A new Los Angeles Times/Bloomberg national poll shows Bagley is far from alone. The survey found that nearly three-quarters of respondents thought the lack of regulation was partly responsible for the current financial and housing crises. The need for stronger regulation of financial markets was cited most as the top issue for the presidential candidates to address in the remaining weeks of the campaign.

And nearly half of those surveyed now think there is too little regulation of business.

"I always thought the least amount of government in people's lives, the better," said Bagley, 29, a poll respondent who was contacted in a follow-up interview. "But now you see what happens when you take it to the extreme."

The findings underscore deep concern in the nation's economy.

Nine out of 10 polled said the economy was doing badly. More than three-quarters said the country was facing a crisis, and more than half worried that the downturn would threaten their household's financial security.

Questions about what role government should play in preventing the crisis have moved to the forefront three weeks before Americans pick their new president and as the details of a $700-billion federal rescue plan to shore up the nation's financial system begin to unfold.

At least 70% of respondents in each of a wide range of demographic categories blame the absence of more regulation for the nation's economic troubles.

Asked to choose which of six economic issues was most important for Sens. John McCain and Barack Obama to address in their campaigns, respondents cited bolstering regulation most frequently -- roughly twice as often as they mentioned taxes, housing foreclosures and unemployment.

Overall, 45% of respondents said there was too little regulation in business; 27% said there was too much.

This was not always the case. L.A. Times polls conducted in 1991 and 1981 -- both times of economic unease -- found that only 29% and 18%, respectively, thought there was too little regulation of business and industry.

But the scope of the recent turmoil and decades of deregulation in Washington have probably contributed to reversing those attitudes.

"People are now seeing what happens when nothing is done," said Times Poll Director Susan Pinkus.

The survey of 1,543 adults was taken Friday through Monday and has a margin of sampling error of plus or minus 3 percentage points.

Among those who called for new regulations were 58% of Democrats and 24% of Republicans, along with 48% of those who live in households earning $100,000 or more a year and 48% of those with household incomes of $40,000 or less a year.

Asked if the government should provide assistance to homeowners facing foreclosure, 61% said they were in favor and 27% opposed such a measure. Only three months ago, a Times/Bloomberg poll found 55% supported government assistance and 36% opposed it.

"This never should have happened," said Rita Lopez, 73, a retiree in Denver. "A little more regulation and this wouldn't have been such a big thing."

The financial maelstrom could have been prevented, Lopez said, with a little common sense on the part of home buyers and lawmakers.

Lopez, who grew up as one of six children in rural Nebraska, said she learned early in life to live within her means.
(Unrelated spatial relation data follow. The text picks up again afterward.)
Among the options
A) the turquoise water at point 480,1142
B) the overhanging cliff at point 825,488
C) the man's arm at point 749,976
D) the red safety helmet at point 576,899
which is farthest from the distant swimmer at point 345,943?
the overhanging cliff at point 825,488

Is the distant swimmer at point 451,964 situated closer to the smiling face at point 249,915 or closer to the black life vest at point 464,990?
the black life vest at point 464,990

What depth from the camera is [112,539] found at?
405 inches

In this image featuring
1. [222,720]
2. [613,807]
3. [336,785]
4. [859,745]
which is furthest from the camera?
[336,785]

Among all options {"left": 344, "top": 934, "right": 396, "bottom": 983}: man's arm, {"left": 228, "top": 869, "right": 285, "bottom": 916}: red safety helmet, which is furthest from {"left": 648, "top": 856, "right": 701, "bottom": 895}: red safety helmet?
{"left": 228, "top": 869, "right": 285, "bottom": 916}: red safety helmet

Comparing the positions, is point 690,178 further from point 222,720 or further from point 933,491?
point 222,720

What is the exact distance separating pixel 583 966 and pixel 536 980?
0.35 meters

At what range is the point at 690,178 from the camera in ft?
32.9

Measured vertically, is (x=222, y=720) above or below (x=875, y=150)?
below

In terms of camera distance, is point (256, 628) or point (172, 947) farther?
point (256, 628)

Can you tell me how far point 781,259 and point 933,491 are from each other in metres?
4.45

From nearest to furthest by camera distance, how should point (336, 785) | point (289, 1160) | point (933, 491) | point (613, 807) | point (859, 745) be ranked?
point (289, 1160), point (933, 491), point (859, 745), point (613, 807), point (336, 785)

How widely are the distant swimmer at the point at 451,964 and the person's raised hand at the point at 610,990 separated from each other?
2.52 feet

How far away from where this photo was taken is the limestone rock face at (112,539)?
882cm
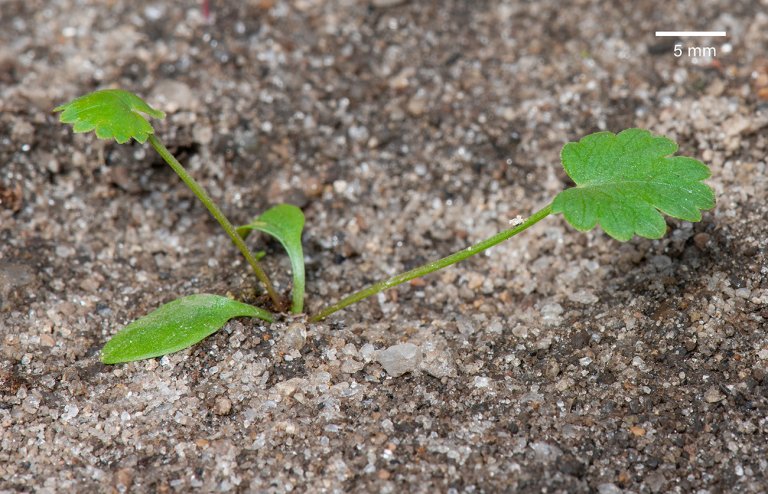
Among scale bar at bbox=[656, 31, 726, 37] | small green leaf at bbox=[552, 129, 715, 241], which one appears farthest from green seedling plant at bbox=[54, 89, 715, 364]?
scale bar at bbox=[656, 31, 726, 37]

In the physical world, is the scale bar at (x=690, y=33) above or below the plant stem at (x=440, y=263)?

She and her husband have started buying necessities like toilet paper in bulk to save money. She has even resisted buying her favorite margarine at the grocery store after its price rose 50 cents.

Now Lopez's daughter is trying to sell her home in Denver, but she's finding the task difficult in a depressed real estate market. The dour economic outlook has raised anxiety in the Lopez family, as it has for many American households.

The 90% of Americans who said the economy was doing badly was the highest such figure since the Times Poll started asking the question in 1997. The previous high was 82%, registered in June.

The all-time low came in a January 1999 poll in which only 8% of people thought the economy was doing badly and 89% thought it was doing well. Then the technology bubble burst and about half of Americans began souring on the economy over the following years, polls showed.

While many more Americans appear to be willing to entrust the government with greater regulatory power, the poll found mixed support for the $700-billion relief package.